▸ **TASK TO CARRY OUT**
Using the entries below, output each line exactly from the first through the one that contains "HD Time lapse".

▸ **RECORDS PROVIDED**
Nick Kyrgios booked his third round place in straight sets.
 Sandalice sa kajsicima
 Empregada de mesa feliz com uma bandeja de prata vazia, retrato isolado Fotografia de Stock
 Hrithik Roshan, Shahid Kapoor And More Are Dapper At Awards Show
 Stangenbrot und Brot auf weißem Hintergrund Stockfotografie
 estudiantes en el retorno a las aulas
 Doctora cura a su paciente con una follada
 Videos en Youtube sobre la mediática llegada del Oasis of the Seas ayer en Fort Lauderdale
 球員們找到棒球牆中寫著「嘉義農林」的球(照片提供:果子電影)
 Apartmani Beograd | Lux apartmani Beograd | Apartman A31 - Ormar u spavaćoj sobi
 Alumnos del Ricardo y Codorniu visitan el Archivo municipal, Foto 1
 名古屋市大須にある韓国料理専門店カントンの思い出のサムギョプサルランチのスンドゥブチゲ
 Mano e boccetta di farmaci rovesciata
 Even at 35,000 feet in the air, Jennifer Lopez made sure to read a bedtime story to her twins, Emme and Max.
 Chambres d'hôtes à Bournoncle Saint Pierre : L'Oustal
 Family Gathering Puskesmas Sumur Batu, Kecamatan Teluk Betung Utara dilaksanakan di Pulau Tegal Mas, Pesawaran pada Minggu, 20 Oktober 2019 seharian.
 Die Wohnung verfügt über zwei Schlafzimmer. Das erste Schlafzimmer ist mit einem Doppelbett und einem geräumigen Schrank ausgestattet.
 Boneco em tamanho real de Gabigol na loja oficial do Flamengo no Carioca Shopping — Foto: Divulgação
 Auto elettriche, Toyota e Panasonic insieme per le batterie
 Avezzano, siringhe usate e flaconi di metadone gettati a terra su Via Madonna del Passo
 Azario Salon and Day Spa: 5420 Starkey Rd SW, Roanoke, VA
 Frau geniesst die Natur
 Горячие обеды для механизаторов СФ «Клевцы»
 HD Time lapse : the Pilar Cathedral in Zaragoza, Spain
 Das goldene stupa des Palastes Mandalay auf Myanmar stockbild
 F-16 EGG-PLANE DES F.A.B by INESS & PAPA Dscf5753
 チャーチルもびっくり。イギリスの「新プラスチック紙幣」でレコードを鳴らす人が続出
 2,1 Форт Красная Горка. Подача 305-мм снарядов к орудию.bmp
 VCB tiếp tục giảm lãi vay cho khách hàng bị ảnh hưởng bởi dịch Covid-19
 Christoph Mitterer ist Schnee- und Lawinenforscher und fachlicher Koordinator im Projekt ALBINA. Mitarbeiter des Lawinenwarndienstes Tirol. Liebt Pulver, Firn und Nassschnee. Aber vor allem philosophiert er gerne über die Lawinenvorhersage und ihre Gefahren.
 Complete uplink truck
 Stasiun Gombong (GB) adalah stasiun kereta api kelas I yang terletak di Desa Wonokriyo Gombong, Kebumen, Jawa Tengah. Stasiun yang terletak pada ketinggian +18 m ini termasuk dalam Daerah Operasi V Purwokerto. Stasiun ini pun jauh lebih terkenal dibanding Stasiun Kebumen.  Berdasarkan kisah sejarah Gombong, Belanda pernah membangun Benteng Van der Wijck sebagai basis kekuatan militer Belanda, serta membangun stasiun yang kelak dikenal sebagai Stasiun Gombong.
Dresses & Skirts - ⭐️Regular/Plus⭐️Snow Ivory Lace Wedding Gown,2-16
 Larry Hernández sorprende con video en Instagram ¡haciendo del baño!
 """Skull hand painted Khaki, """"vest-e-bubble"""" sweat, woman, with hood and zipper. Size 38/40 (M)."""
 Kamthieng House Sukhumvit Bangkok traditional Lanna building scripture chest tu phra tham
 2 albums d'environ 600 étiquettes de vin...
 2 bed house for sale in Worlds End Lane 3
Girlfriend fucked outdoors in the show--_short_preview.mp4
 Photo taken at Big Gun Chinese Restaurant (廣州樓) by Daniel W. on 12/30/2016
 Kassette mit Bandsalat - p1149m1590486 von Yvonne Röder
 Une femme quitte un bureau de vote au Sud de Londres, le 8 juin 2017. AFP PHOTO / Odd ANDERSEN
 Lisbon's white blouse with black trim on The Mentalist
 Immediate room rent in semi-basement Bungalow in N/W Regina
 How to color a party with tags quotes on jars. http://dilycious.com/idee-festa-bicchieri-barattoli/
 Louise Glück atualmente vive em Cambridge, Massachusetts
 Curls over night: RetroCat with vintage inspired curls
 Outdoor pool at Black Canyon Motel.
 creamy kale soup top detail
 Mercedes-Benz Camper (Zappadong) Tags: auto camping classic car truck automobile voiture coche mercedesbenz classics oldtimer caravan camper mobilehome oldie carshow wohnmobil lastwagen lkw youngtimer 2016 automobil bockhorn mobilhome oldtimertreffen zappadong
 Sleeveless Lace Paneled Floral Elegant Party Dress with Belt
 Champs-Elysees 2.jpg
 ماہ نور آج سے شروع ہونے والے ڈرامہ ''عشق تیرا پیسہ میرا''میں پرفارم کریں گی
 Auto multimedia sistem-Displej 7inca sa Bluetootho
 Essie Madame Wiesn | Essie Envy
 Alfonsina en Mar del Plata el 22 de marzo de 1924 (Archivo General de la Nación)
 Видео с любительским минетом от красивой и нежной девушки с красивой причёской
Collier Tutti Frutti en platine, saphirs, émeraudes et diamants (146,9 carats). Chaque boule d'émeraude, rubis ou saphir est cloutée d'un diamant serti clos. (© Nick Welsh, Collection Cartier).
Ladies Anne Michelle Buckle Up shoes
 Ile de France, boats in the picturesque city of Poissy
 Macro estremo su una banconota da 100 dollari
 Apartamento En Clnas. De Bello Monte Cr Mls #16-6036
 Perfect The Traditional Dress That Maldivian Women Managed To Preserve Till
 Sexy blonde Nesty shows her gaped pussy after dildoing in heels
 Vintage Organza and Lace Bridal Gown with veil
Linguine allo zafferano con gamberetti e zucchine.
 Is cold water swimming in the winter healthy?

▸ **RESULT OF THIS TASK**
Nick Kyrgios booked his third round place in straight sets.
 Sandalice sa kajsicima
 Empregada de mesa feliz com uma bandeja de prata vazia, retrato isolado Fotografia de Stock
 Hrithik Roshan, Shahid Kapoor And More Are Dapper At Awards Show
 Stangenbrot und Brot auf weißem Hintergrund Stockfotografie
 estudiantes en el retorno a las aulas
 Doctora cura a su paciente con una follada
 Videos en Youtube sobre la mediática llegada del Oasis of the Seas ayer en Fort Lauderdale
 球員們找到棒球牆中寫著「嘉義農林」的球(照片提供:果子電影)
 Apartmani Beograd | Lux apartmani Beograd | Apartman A31 - Ormar u spavaćoj sobi
 Alumnos del Ricardo y Codorniu visitan el Archivo municipal, Foto 1
 名古屋市大須にある韓国料理専門店カントンの思い出のサムギョプサルランチのスンドゥブチゲ
 Mano e boccetta di farmaci rovesciata
 Even at 35,000 feet in the air, Jennifer Lopez made sure to read a bedtime story to her twins, Emme and Max.
 Chambres d'hôtes à Bournoncle Saint Pierre : L'Oustal
 Family Gathering Puskesmas Sumur Batu, Kecamatan Teluk Betung Utara dilaksanakan di Pulau Tegal Mas, Pesawaran pada Minggu, 20 Oktober 2019 seharian.
 Die Wohnung verfügt über zwei Schlafzimmer. Das erste Schlafzimmer ist mit einem Doppelbett und einem geräumigen Schrank ausgestattet.
 Boneco em tamanho real de Gabigol na loja oficial do Flamengo no Carioca Shopping — Foto: Divulgação
 Auto elettriche, Toyota e Panasonic insieme per le batterie
 Avezzano, siringhe usate e flaconi di metadone gettati a terra su Via Madonna del Passo
 Azario Salon and Day Spa: 5420 Starkey Rd SW, Roanoke, VA
 Frau geniesst die Natur
 Горячие обеды для механизаторов СФ «Клевцы»
 HD Time lapse : the Pilar Cathedral in Zaragoza, Spain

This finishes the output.